Na sua crónica de hoje, esta senhora insurge-se contra o chamado «pensamento positivo», posição com a qual eu até poderia estar de acordo mas que perde toda a sua força em face dos argumentos apresentados - que mais são, como o diz o título desta crónica, «balbuciamentos» («balbuciar» é definido no dicionário, entre outros sentidos, como «falar com hesitação e sem conhecimento perfeito do assunto.») Poupo os leitores do meu blogue à inanidade dos raciocínios aí apresentados e, infelizmente, mesmo se tivessem grande vontade de mergulharem nessas águas mornas, nem vale a pena indicar-lhes o link porque o acesso à edição on-line do Público é restrito.
(Por vezes, Helena Matos faz-me lembrar dois livros de um professor francês, Jean Charles, que há anos atrás me fizeram torcer de riso a ponto de a minha Mãe acorrer ao meu quarto para saber o que me teria acontecido. Chamavam-se, respectivamente, La foire aux Cancres et Le livre Rouge des Cancres. (Cancres pode ser traduzido por cábulas.) Neles, o autor juntava frases pescadas em provas de exame, em discursos parlamentares, em artigos de jornais, etc., que representavam asneiras involuntárias. Um dos exemplos que nunca esquecerei era o do aluno que, numa redacção sobre Richelieu, dizia que este, para impedir os nobres de se matarem estupidamente em duelo, os mandava decapitar. Solução, como se vê, radical para o problema enfrentado pelo Cardeal - que o teria resolvido, segundo o fraco estudante, um pouco à maneira de Helena Matos)

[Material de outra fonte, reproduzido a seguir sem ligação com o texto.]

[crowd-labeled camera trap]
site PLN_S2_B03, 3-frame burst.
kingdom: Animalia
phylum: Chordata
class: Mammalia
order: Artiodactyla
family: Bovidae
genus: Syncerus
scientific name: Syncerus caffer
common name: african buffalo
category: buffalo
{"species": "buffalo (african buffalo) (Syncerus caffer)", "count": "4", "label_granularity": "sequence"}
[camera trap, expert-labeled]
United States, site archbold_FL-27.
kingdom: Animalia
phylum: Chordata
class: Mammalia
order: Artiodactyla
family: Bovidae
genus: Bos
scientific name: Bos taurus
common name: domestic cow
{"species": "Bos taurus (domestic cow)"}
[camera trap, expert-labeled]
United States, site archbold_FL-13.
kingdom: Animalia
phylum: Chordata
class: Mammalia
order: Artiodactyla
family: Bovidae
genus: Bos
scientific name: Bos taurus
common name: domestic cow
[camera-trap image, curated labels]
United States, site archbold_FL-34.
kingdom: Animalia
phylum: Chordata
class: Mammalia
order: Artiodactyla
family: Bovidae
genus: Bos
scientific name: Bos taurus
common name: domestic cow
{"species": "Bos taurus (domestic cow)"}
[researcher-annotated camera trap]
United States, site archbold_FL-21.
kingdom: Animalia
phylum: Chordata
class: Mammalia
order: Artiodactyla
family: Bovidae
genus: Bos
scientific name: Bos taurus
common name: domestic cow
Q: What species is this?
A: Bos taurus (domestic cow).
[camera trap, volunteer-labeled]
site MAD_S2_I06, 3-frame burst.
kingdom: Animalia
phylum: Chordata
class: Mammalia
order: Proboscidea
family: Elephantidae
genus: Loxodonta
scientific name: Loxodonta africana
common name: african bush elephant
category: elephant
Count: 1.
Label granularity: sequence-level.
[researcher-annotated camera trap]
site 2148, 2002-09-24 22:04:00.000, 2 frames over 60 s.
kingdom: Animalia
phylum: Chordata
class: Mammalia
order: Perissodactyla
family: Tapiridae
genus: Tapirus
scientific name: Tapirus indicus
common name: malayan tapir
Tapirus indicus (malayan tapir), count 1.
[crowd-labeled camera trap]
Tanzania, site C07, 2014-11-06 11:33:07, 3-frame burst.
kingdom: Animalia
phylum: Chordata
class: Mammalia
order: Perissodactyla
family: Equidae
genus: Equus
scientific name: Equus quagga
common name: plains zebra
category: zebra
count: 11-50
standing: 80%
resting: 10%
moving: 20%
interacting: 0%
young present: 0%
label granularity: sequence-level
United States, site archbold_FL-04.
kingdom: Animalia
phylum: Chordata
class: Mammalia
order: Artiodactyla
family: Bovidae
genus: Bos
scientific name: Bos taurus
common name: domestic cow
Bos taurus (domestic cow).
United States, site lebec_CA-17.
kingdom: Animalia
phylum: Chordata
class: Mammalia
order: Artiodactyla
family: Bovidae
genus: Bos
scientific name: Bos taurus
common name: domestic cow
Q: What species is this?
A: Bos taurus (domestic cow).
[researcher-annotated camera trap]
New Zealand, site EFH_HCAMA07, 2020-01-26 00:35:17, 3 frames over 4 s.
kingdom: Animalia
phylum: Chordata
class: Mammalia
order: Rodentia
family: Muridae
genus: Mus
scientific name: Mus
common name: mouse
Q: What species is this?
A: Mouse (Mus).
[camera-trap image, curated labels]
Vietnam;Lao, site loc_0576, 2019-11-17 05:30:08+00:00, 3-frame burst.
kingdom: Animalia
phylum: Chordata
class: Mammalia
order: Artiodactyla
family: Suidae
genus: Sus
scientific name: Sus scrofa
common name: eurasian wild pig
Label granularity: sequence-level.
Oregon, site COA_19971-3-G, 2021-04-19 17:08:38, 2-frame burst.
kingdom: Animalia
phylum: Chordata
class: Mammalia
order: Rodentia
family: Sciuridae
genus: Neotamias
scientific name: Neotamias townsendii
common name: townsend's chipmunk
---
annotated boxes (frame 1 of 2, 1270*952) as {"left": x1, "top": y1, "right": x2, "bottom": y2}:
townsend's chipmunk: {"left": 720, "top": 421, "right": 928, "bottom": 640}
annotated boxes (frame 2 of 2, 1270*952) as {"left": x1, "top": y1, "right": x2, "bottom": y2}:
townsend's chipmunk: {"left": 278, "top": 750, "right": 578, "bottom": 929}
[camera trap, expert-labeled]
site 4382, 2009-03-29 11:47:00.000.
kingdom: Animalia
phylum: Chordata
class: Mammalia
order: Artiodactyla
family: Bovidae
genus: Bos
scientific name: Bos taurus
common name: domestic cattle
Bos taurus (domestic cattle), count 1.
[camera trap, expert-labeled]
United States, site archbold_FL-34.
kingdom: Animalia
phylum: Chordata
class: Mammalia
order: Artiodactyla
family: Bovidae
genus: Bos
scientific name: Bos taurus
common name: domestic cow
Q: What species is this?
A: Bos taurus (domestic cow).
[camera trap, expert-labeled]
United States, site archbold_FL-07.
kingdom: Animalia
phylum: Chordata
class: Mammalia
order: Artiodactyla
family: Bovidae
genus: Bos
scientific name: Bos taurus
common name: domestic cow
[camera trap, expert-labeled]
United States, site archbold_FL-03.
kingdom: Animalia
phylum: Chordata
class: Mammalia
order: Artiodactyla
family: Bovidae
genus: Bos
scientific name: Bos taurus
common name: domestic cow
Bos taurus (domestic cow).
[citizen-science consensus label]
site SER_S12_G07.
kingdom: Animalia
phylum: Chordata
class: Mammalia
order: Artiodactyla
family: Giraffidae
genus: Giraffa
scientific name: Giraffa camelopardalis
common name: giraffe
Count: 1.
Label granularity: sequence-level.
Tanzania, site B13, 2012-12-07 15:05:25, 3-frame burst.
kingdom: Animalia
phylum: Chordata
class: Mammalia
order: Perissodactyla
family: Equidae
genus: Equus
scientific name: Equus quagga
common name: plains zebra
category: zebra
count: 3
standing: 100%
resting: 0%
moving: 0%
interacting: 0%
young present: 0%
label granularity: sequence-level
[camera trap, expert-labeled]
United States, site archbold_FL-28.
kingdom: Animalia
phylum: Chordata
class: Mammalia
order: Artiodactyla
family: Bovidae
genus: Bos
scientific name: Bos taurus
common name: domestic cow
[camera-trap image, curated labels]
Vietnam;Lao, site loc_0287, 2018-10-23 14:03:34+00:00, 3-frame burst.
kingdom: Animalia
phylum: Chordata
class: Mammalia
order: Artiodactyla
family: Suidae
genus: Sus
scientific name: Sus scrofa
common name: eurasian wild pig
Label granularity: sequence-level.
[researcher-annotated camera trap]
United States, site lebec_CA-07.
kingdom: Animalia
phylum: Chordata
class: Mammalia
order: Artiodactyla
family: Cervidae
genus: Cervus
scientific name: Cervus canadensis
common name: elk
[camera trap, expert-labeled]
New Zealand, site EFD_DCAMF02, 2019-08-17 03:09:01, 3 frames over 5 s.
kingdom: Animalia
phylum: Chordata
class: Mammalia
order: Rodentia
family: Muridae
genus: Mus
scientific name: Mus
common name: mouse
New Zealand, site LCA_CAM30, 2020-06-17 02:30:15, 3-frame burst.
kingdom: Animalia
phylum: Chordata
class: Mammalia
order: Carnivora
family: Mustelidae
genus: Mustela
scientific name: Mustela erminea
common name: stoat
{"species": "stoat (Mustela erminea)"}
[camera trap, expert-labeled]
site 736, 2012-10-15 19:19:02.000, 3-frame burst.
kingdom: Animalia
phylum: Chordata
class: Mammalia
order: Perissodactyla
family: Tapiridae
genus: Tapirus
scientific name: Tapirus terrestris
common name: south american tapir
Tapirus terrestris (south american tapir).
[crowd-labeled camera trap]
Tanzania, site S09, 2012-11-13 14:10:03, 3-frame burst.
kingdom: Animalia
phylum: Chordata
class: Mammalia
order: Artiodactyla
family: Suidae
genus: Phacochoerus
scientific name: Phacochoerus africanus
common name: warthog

Assim, ri à gargalhada (e depois tive vontade de chorar) com uma das últimas frases do artigo em causa: «Mas, pragmática como sou, não posso deixar de recordar que o Muro de Berlim caiu porque umas mãozinhas o deitaram abaixo (…)» Palavra? E eu que pensava que o Muro de Berlim tinha caído porque, por um conjunto de circunstâncias que agora seria fastidioso enunciar (e principalmente porque houve, durante anos e anos, muita gente que pensou que ele podia cair e nunca desesperou; e essa gente encontrava-se, na maioria dos casos, do lado de lá, e não do lado de cá, do muro), se tornou possível que ele fosse derrubado, numa explosão de liberdade e alegria que são, até prova em contrário, coisas que relevam mais do mundo espiritual do que do mundo material. Até porque as tais mãozinhas sempre existiram (e foram também elas, o que parece escapar a Helena Matos, que construíram o muro.) Mas, simplesmente, não podiam encarregar-se do trabalho físico de o deitar abaixo porque ainda não tinha sido percorrido esse caminho que permitiu que o pensamento (esse «livre pensamento» pelo qual tantos foram presos e alguns mortos) e a imaginação duns quantos que nunca cessaram de acreditar finalmente vencessem. Não fossem esses, não fossem as suas ideias, as suas convicções, a sua força, a sua luta, e ainda hoje essas mãozinhas estariam a abanar.
E passo sobre a última frase que, essa, me parece absolutamente incompreensível, e que só aqui refiro à espera que alma caridosa me escreva a esclarecer o seu significado: «E o pensamento positivo, por mais positivo que seja, não é suficiente para ser pensamento.» (Para ser honesto, é talvez uma falha tipográfica e a frase devia acabar com a palavra «acção». Mas, com Helena Matos, nunca se sabe!)
Enfim, tudo isto tem, pelo menos, a vantagem de dar algum colorido a uns dias em Bruxelas que, porque toda a gente se foi embora, têm sido particularmente difíceis de suportar.